Se, quasi all’unanimità di pubblico e critica, Chiamatemi Anna era già considerata una serie meritevole, certamente grande parte l’ha avuta la sua solida sceneggiatura cui si affiancano, episodio dopo episodio, scelte stilistiche di tutto rispetto. Ma dicevamo, la sceneggiatura. Già sceneggiatrice per Breaking Bad, Moira Walley-Beckett non si lascia intimidire da uno dei romanzi di formazione più famosi e ci presenta un adattamento capace allo stesso tempo di far fede allo spirito del libro e di affrontare con intelligenza ed eleganza molti di quei temi che ancora oggi infiammano e dividono l’opinione pubblica, come l’emancipazione completa della donna, l’accettazione dell’omosessualità come una normale espressione affettiva nonché l’accoglienza e l’integrazione dello straniero.
Laddove punto di forza della prima stagione era l’ampio ventaglio di personaggi ognuno dei quali perfettamente caratterizzato da un ben curato sviluppo psicologico, la nuova stagione conferma l’interesse di Walley-Beckett nel presentare tipi credibili che si muovono tra archi narrativi pregnanti e mai banali. Così, se a prima vista potremmo essere indotti a pensare che i due pensionanti introdotti negli ultimi fotogrammi della stagione precedente si caratterizzino adesso come villain definitivi e quindi impegnare gran parte del tempo scenico, saremo però subito invitati a ricrederci assistendo al perfetto compimento del loro arco per lasciare poi spazio a dinamiche ben più rilevanti.
Decisamente non scevra di un occhio registico coerente e talvolta sofisticato, Chiamatemi Anna conquista ancora una volta per l’attualità dei temi trattati, specie quando questi sono collocati nei confini di una storia che prende le mosse e si sviluppa nei primi decenni del secolo scorso. “You are ahead by a century” cantano i Tragically Hip nella sigla di apertura e non è difficile pensare che il verso si riferisca alla giovane protagonista così progressista nei suoi ideali e atteggiamenti.
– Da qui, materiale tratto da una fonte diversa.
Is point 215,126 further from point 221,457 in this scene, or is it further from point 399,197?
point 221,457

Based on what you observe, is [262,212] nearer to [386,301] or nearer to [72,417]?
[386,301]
Piena di meraviglia per ogni spettacolo che la natura le offra, affronta con la stessa purezza le novità che le si presentano nella vita. Talvolta inopportuna, spesso indisponente, ma sempre con un cuore grandissimo, Anna non vede alcuna differenza se il colore della tua pelle è diverso dal suo o se l’amore della tua vita è una persona del tuo stesso sesso. Il suo è un atteggiamento così aperto e genuino che, volenti o nolenti, si finisce per vedere spazzato via ogni mero pregiudizio o ristrettezza mentale dettata dalle circostanze storiche. E come Anna anche altri personaggi condividono i suoi stessi principi e si battono per vedere riconosciuti gli stessi diritti.
Benché tentati di fare di Avonlea un paradiso utopico in cui tutto si muove sotto la calda luce della tolleranza, Walley-Beckett interviene a ricordarci che un luogo del genere non può esistere neppure nella finzione letteraria e, in questo caso, televisiva. Ma finché nel mondo ci saranno delle Anna, o dei fratelli Cuthbert, o dei Gilbert così disposti a combattere le ingiustizie e a cercare di raddrizzare le storture morali di una società dalle vedute ristrette, come spettatori sapremo di non essere soli e che, forse, basta davvero fare anche un piccolo gesto nel nostro quotidiano per vedere, un giorno, un cambiamento più grande.